Each entry below is to be written out exactly, and the pictures are to be left out.

------------------------------------------------

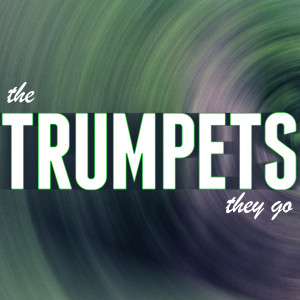 อัลบัม The Trumpets They Go ศิลปิน Go And Be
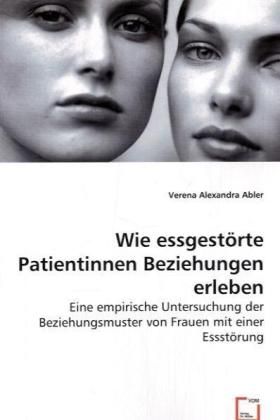 Produktbild: Abler, A: Wie essgest&iquest;rte Patientinnen Beziehungen erleben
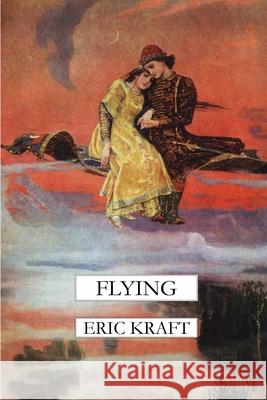 Flying Eric Kraft 9781716939242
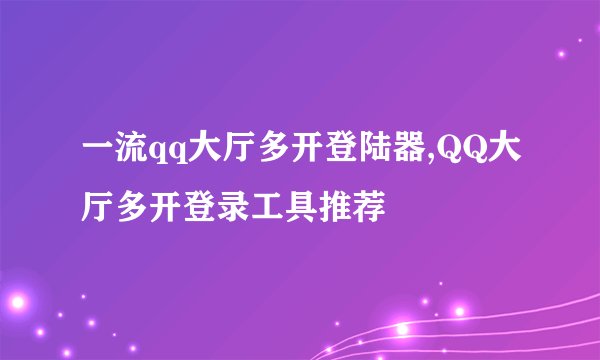一流qq大厅多开登陆器,QQ大厅多开登录工具推荐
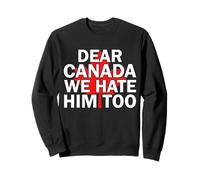 Dear Canada We Hate Him Too Camiseta Hombres Mujeres Trump Canadian Sudadera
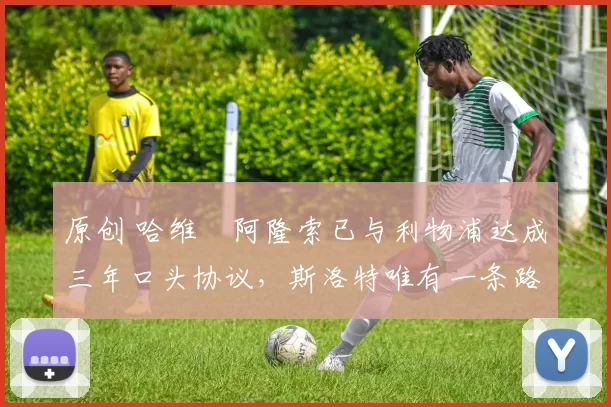 原创 哈维・阿隆索已与利物浦达成三年口头协议，斯洛特唯有一条路可 “翻盘”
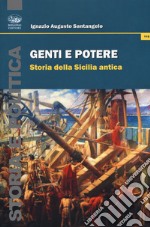 Genti e potere. Storia della Sicilia antica libro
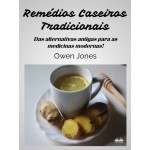Remédios Caseiros Tradicionais-Das Alternativas Antigas  Aos Medicamentos Modernos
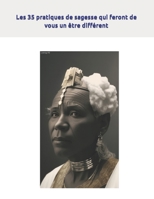 Les 35 pratiques de sagesse qui feront de vous un être différent B0CFCWCPZJ Book Cover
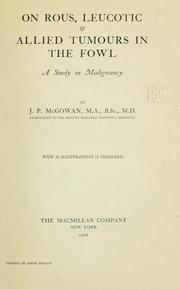 On rous, leucotic & allied tumours in the fowl by J. P. McGowan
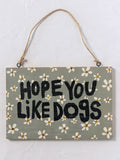 Porch Sign - Hope You Like Dogs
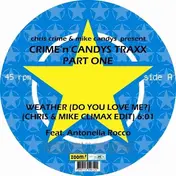 CRIME'N'CANDYS TRAXX - WEATHER (DO YOU LOVE ME?)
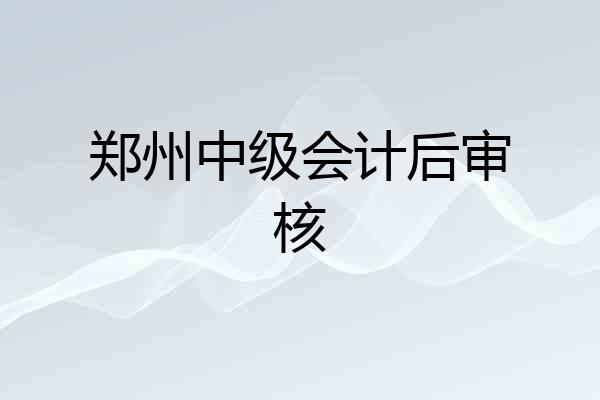 郑州中级会计后审核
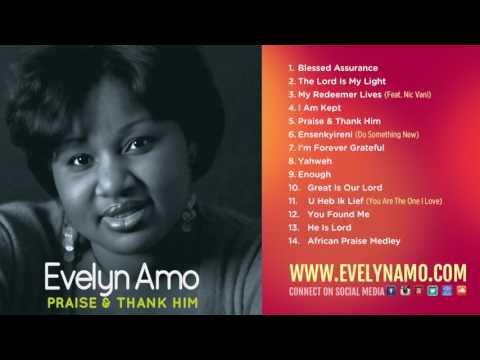 Evelyn Amo - Praise & Thank Him (Full Album)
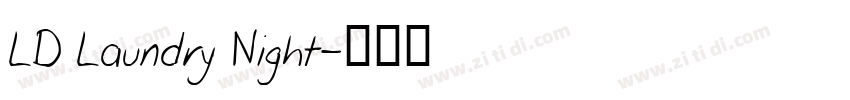LD Laundry Night字体转换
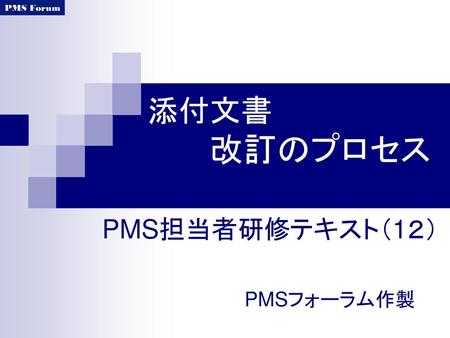 添付文書 　　　改訂のプロセス PMS担当者研修テキスト（1２） PMSフォーラム作製.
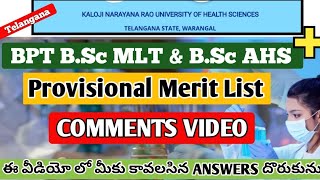 KNRUHS BPT BSc MLT amp BSc AHS  After Provisional Merit List COMMENTS VIDEO [upl. by Helban615]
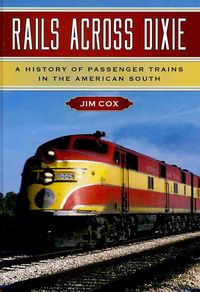 Produktbild: Jim Cox:  Rails Across Dixie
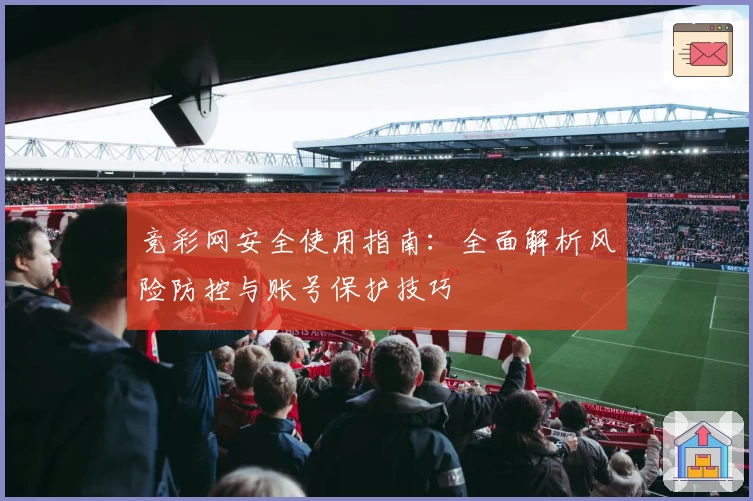 竞彩网安全使用指南：全面解析风险防控与账号保护技巧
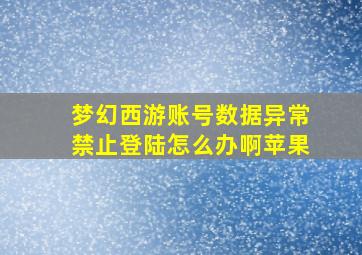 梦幻西游账号数据异常禁止登陆怎么办啊苹果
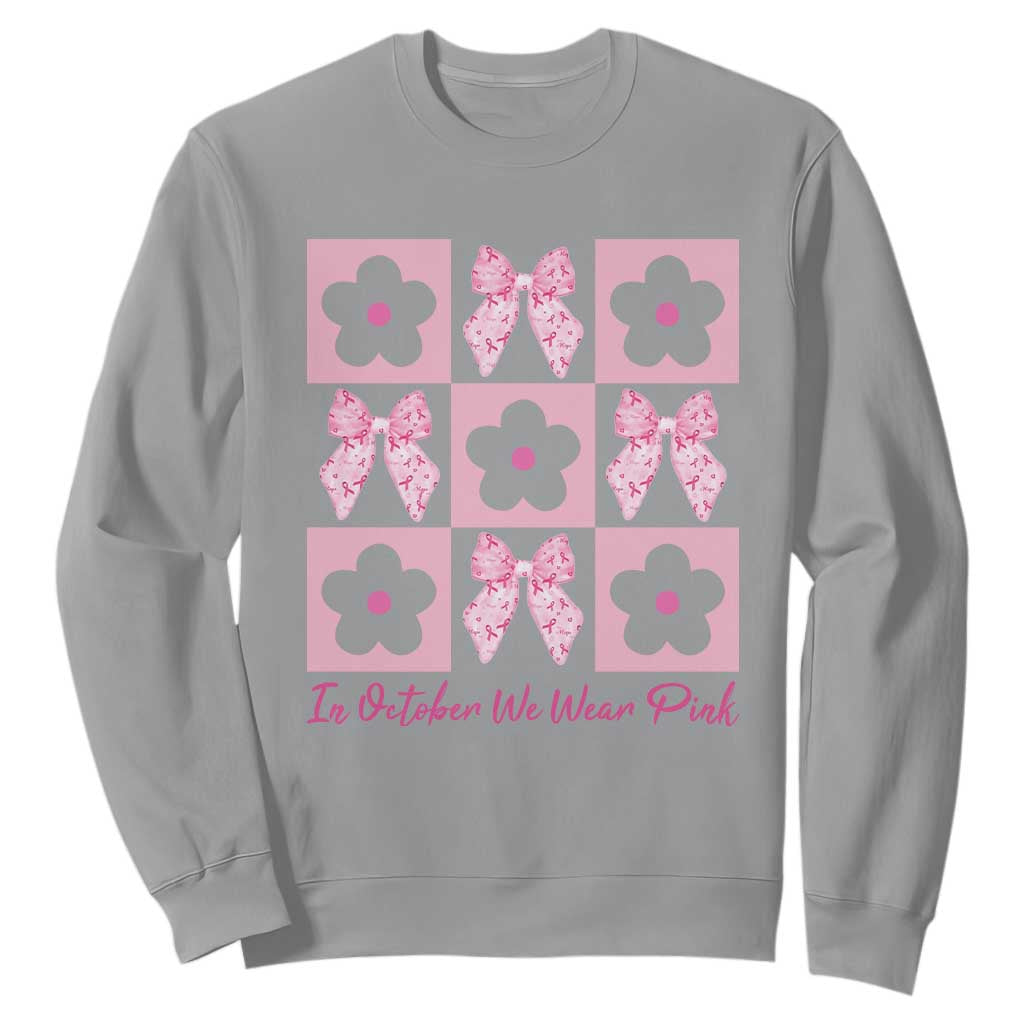 Breast Cancer Support Month Sweatshirt In October We Wear Pink Coquette Bow Boho Floral Gift For Mom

------------------------------------------------

_WRITTEN SOLUTION_.
 อัลบัม The Trumpets They Go ศิลปิน Go And Be
 Produktbild: Abler, A: Wie essgest&iquest;rte Patientinnen Beziehungen erleben
 Flying Eric Kraft 9781716939242
一流qq大厅多开登陆器,QQ大厅多开登录工具推荐
 Dear Canada We Hate Him Too Camiseta Hombres Mujeres Trump Canadian Sudadera
 原创 哈维・阿隆索已与利物浦达成三年口头协议，斯洛特唯有一条路可 “翻盘”
 Genti e potere. Storia della Sicilia antica libro
Remédios Caseiros Tradicionais-Das Alternativas Antigas  Aos Medicamentos Modernos
 Les 35 pratiques de sagesse qui feront de vous un être différent B0CFCWCPZJ Book Cover
 On rous, leucotic & allied tumours in the fowl by J. P. McGowan
 Porch Sign - Hope You Like Dogs
 CRIME'N'CANDYS TRAXX - WEATHER (DO YOU LOVE ME?)
 郑州中级会计后审核
 Evelyn Amo - Praise & Thank Him (Full Album)
LD Laundry Night字体转换
 添付文書 　　　改訂のプロセス PMS担当者研修テキスト（1２） PMSフォーラム作製.
 KNRUHS BPT BSc MLT amp BSc AHS  After Provisional Merit List COMMENTS VIDEO [upl. by Helban615]
 Produktbild: Jim Cox:  Rails Across Dixie
 竞彩网安全使用指南：全面解析风险防控与账号保护技巧
 梦幻西游账号数据异常禁止登陆怎么办啊苹果
 Breast Cancer Support Month Sweatshirt In October We Wear Pink Coquette Bow Boho Floral Gift For Mom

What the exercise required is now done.